## begin AVAILABLE DATA

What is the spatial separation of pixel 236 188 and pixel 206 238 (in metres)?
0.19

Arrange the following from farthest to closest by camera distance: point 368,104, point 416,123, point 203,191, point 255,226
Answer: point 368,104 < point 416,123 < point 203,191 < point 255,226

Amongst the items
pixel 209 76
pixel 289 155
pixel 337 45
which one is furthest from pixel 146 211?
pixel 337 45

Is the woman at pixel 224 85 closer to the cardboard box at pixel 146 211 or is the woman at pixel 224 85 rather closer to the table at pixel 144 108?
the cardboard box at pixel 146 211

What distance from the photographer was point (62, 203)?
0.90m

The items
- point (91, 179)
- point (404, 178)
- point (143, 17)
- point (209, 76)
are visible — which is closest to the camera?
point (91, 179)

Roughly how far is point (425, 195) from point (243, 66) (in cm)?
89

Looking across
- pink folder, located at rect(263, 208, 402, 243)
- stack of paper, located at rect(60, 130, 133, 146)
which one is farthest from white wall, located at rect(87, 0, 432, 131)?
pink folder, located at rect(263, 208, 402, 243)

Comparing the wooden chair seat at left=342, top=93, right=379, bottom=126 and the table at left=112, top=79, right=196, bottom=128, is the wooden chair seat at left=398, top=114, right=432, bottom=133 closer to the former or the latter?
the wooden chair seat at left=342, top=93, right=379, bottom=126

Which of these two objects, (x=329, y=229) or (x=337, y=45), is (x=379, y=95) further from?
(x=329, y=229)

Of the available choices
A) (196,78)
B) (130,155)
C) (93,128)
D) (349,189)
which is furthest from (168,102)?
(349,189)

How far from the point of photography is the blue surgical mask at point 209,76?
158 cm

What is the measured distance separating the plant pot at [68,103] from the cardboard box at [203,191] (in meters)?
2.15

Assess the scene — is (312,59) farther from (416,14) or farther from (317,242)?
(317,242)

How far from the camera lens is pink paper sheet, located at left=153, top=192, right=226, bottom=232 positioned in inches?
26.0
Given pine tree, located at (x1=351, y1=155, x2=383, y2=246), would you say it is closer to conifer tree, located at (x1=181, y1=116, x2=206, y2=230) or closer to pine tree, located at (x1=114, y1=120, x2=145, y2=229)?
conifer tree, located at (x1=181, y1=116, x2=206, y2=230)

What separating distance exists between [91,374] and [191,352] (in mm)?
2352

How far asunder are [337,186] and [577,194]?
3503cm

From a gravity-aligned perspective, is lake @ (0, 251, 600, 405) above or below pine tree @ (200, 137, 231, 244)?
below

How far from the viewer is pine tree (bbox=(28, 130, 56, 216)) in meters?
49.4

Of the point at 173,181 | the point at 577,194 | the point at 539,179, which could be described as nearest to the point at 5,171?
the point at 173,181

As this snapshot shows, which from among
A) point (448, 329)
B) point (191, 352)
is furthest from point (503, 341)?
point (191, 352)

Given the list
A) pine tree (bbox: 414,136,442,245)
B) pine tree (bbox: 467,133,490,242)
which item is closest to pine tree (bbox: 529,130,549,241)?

## end AVAILABLE DATA

SET PROBLEM: Rewrite the lines above with every "pine tree" swapped for "fir tree". Leave everything else the same.

OUTPUT FOR THIS TASK:
What is the spatial separation of pixel 236 188 and pixel 206 238 (in metres)?
0.19

Arrange the following from farthest to closest by camera distance: point 368,104, point 416,123, point 203,191, point 255,226
Answer: point 368,104 < point 416,123 < point 203,191 < point 255,226

Amongst the items
pixel 209 76
pixel 289 155
pixel 337 45
which one is furthest from pixel 146 211?
pixel 337 45

Is the woman at pixel 224 85 closer to the cardboard box at pixel 146 211 or is the woman at pixel 224 85 rather closer to the table at pixel 144 108?
the cardboard box at pixel 146 211

What distance from the photographer was point (62, 203)?
0.90m

The items
- point (91, 179)
- point (404, 178)
- point (143, 17)
- point (209, 76)
are visible — which is closest to the camera?
point (91, 179)

Roughly how far is point (425, 195) from point (243, 66) (in cm)?
89

Looking across
- pink folder, located at rect(263, 208, 402, 243)
- stack of paper, located at rect(60, 130, 133, 146)
which one is farthest from white wall, located at rect(87, 0, 432, 131)?
pink folder, located at rect(263, 208, 402, 243)

Comparing the wooden chair seat at left=342, top=93, right=379, bottom=126 and the table at left=112, top=79, right=196, bottom=128, is the wooden chair seat at left=398, top=114, right=432, bottom=133 closer to the former or the latter?
the wooden chair seat at left=342, top=93, right=379, bottom=126

Which of these two objects, (x=329, y=229) or (x=337, y=45), is (x=379, y=95) further from?
(x=329, y=229)

Of the available choices
A) (196,78)
B) (130,155)
C) (93,128)
D) (349,189)
which is furthest from (168,102)?
(349,189)

How far from the point of photography is the blue surgical mask at point 209,76?
158 cm

What is the measured distance separating the plant pot at [68,103] from the cardboard box at [203,191] (in meters)?
2.15

Assess the scene — is (312,59) farther from (416,14) or farther from (317,242)?
(317,242)

How far from the camera lens is pink paper sheet, located at left=153, top=192, right=226, bottom=232 positioned in inches?
26.0
Given fir tree, located at (x1=351, y1=155, x2=383, y2=246), would you say it is closer to conifer tree, located at (x1=181, y1=116, x2=206, y2=230) or closer to fir tree, located at (x1=114, y1=120, x2=145, y2=229)?
conifer tree, located at (x1=181, y1=116, x2=206, y2=230)

What separating distance exists between [91,374] and [191,352] (in mm)?
2352

How far asunder are [337,186] and [577,194]?
3503cm

From a gravity-aligned perspective, is lake @ (0, 251, 600, 405) above or below fir tree @ (200, 137, 231, 244)?
below

How far from the viewer is fir tree (bbox=(28, 130, 56, 216)) in meters?
49.4

Of the point at 173,181 | the point at 577,194 | the point at 539,179, which could be described as nearest to the point at 5,171?
the point at 173,181

As this snapshot shows, which from among
A) point (448, 329)
B) point (191, 352)
is furthest from point (503, 341)?
point (191, 352)

Given the list
A) fir tree (bbox: 414,136,442,245)
B) fir tree (bbox: 467,133,490,242)
which item is closest to fir tree (bbox: 529,130,549,241)?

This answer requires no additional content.